Walker was hired in 1979 by the late Sister Margaret Freeman, the legendary nun who came to St. Petersburg in 1976 and built a small medical clinic into a multi-service agency by the time she retired in 1992. Sister Margaret died in 1996.

"Sister Margaret was my mentor," Walker said. "In the early years at the Free Clinic, we just did whatever had to be done ourselves. All the physical work. I remember collecting aluminum cans and flattening them with a sledgehammer so we could collect the money."

During her career at the Free Clinic, several programs, such as the Center Against Spouse Abuse and New Life Birthing Center, were formed and then spun off as independent agencies.

Like her mentor, Walker has been a vocal advocate on behalf of the homeless.

"Sometimes too vocal, maybe," she said, laughing.

Norm Dusseault, a board member and past president who has known Walker for 20 years, said in his tribute to her at the Hunger Banquet, "Jane Walker has taken the lead in forming coalitions, shaping programs, influencing officials on behalf of those in need."

"We have more homeless people now than when we had fewer shelters," she said. "Housing here has changed. We have a different type of working poor. Some of the ways people used to be able to get a few extra bucks -- the plasma centers, before AIDS -- we don't have them anymore."

Executive director Jane Egbert said, "Jane has always regarded her job as more than a job. Her heart and soul are committed to those who are struggling to do their best with few resources. It is our responsibility and our goal to continue the fine work that Jane and others such as Sister Margaret Freeman, Marcie Biddleman (executive director from 1992 to 1999), and many longtime board members have established."

The Free Clinic serves about 10,000 people each month through programs that include the Food Bank, which collects and distributes surplus food to 125 organizations in Pinellas County; We Help, an emergency food and financial assistance program; a medical clinic; emergency and transitional shelters for men and women; and Maggie's Closet, a thrift store.

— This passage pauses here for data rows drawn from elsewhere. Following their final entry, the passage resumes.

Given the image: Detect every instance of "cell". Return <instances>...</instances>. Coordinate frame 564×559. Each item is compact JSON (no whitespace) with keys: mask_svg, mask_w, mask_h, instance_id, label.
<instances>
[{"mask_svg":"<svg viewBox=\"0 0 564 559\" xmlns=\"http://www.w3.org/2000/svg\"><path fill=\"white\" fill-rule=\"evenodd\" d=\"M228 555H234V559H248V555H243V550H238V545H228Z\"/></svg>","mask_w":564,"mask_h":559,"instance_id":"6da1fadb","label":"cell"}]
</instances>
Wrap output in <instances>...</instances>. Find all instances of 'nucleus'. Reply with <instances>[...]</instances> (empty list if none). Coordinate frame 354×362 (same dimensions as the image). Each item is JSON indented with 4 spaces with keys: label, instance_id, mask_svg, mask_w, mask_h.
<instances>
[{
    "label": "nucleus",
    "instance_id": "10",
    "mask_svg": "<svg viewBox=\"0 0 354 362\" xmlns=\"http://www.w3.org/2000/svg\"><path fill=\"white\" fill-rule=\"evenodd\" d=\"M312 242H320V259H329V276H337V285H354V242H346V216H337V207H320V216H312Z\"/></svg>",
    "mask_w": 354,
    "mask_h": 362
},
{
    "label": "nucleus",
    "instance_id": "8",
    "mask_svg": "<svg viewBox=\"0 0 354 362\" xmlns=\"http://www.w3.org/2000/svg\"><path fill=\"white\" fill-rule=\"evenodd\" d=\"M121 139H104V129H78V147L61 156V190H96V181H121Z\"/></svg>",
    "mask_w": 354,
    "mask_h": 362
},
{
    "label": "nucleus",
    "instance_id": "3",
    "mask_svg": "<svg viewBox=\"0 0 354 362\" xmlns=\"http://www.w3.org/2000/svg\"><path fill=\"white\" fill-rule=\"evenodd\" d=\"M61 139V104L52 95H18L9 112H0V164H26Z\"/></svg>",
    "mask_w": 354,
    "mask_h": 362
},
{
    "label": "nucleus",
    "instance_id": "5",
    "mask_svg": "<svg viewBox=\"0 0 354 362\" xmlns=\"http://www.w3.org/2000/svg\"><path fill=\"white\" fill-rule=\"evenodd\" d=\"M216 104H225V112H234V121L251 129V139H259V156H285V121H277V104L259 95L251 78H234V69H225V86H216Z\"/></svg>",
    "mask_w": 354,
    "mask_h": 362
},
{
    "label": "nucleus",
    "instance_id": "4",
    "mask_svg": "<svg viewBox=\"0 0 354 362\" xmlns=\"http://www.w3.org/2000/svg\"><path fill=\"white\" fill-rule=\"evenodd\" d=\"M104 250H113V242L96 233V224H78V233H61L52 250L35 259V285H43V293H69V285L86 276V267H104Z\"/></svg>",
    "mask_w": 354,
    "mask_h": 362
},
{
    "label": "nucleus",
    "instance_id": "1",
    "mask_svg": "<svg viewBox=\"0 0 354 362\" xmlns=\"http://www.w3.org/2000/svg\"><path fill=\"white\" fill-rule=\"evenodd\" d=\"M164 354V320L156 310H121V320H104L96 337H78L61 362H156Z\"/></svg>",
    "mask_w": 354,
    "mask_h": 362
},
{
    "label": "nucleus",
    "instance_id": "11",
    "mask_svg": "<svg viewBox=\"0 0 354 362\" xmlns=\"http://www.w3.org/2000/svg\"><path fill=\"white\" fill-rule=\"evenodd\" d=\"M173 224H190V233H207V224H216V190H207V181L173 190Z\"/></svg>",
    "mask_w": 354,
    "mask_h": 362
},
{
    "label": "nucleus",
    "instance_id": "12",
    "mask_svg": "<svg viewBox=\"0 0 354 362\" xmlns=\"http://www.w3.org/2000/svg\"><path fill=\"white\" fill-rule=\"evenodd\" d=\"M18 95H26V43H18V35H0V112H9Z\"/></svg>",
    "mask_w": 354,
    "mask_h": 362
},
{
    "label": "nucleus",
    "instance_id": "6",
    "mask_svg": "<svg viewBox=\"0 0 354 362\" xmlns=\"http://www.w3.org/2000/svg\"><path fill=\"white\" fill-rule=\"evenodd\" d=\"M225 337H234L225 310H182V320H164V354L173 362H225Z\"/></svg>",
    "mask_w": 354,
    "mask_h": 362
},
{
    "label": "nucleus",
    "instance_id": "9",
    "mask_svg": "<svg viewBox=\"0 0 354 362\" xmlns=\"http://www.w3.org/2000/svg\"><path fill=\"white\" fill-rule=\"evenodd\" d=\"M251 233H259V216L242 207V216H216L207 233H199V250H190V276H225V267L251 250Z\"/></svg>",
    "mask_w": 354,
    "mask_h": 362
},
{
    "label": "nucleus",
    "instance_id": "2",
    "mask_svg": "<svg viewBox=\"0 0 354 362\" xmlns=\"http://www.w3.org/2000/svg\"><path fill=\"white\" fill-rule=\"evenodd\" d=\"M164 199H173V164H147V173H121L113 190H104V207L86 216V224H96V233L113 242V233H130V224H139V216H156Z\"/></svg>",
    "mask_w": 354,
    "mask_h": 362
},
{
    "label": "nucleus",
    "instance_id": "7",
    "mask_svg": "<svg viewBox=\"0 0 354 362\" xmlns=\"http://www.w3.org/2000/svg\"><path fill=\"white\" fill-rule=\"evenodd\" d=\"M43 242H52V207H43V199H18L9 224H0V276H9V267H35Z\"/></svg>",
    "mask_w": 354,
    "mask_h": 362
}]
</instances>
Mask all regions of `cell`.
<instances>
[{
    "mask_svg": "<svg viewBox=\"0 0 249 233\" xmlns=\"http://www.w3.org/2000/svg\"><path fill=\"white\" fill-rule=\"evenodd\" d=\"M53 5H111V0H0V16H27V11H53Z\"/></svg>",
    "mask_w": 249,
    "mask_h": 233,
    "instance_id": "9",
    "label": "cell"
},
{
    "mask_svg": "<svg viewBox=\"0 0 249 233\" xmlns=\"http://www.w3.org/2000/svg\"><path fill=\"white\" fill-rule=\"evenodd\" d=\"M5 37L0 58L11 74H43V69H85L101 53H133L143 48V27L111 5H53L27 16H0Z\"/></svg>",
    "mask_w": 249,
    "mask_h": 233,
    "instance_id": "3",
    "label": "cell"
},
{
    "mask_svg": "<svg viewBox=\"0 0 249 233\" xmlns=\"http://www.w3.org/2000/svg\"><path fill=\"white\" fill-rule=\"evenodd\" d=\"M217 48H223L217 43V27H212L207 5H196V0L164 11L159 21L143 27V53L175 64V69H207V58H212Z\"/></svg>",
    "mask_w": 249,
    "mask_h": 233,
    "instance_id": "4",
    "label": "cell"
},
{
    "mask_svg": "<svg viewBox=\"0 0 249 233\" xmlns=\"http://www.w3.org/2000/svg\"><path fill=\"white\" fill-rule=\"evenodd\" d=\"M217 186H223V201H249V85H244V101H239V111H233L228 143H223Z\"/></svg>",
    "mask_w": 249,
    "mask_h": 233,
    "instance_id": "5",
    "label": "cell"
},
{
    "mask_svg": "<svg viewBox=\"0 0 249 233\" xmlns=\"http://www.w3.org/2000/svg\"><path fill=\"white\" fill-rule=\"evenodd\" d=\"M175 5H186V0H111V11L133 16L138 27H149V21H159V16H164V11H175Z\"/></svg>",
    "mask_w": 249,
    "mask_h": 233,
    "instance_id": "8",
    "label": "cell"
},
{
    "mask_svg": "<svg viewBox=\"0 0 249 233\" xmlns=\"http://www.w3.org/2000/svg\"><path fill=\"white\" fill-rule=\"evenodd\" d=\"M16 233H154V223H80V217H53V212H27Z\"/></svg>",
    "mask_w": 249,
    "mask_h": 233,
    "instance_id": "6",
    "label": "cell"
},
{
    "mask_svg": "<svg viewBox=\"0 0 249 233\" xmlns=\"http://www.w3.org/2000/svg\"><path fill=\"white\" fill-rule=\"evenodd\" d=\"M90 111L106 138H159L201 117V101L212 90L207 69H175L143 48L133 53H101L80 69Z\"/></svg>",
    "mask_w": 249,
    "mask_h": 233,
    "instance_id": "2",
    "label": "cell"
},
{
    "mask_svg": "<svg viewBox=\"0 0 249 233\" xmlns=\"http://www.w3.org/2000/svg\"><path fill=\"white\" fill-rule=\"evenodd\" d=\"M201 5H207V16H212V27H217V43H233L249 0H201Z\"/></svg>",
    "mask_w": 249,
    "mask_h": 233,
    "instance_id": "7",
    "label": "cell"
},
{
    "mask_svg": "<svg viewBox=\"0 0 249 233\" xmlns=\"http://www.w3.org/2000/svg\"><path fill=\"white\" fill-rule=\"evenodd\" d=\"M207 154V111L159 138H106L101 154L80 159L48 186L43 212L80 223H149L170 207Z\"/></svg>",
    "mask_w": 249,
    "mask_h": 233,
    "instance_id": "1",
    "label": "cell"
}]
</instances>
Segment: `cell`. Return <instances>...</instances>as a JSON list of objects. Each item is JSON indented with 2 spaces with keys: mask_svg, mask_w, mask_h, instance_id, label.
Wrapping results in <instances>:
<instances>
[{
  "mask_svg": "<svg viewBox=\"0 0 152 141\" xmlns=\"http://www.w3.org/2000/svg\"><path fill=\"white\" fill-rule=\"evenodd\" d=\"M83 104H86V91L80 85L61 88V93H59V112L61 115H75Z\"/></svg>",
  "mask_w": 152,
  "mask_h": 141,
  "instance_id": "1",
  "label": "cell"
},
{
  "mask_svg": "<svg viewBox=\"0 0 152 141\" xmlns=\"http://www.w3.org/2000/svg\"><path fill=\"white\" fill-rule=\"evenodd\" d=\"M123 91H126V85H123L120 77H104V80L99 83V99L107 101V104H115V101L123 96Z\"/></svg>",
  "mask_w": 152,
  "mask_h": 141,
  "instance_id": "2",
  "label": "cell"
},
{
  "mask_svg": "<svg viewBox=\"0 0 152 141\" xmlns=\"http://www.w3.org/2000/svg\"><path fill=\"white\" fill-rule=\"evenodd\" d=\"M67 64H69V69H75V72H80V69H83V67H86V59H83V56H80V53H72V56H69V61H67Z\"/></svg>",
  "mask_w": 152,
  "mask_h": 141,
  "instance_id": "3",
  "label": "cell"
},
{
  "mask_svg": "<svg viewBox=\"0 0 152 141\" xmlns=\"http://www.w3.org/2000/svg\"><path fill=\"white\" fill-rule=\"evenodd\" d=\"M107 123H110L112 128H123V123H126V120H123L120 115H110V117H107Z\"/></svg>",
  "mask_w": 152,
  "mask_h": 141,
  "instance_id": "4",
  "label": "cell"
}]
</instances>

Walker, who has been married for 11 years to businessman Fred Walker, said she will get another job, "how or where I don't know. Retirement sounds funny."

She said she will focus on two issues, world hunger and grandparents raising grandkids, "as a volunteer or professionally."

Jane Egbert does not know if Walker's position will be filled. "We need to study what our greatest needs are," she said.

Walker ends her career at the Free Clinic officially on Nov. 12, "after the Crop Walk (for world hunger). I want to get back into advocacy. I'm idealistic in a lot of ways. If you don't believe the right thing can happen, then it won't."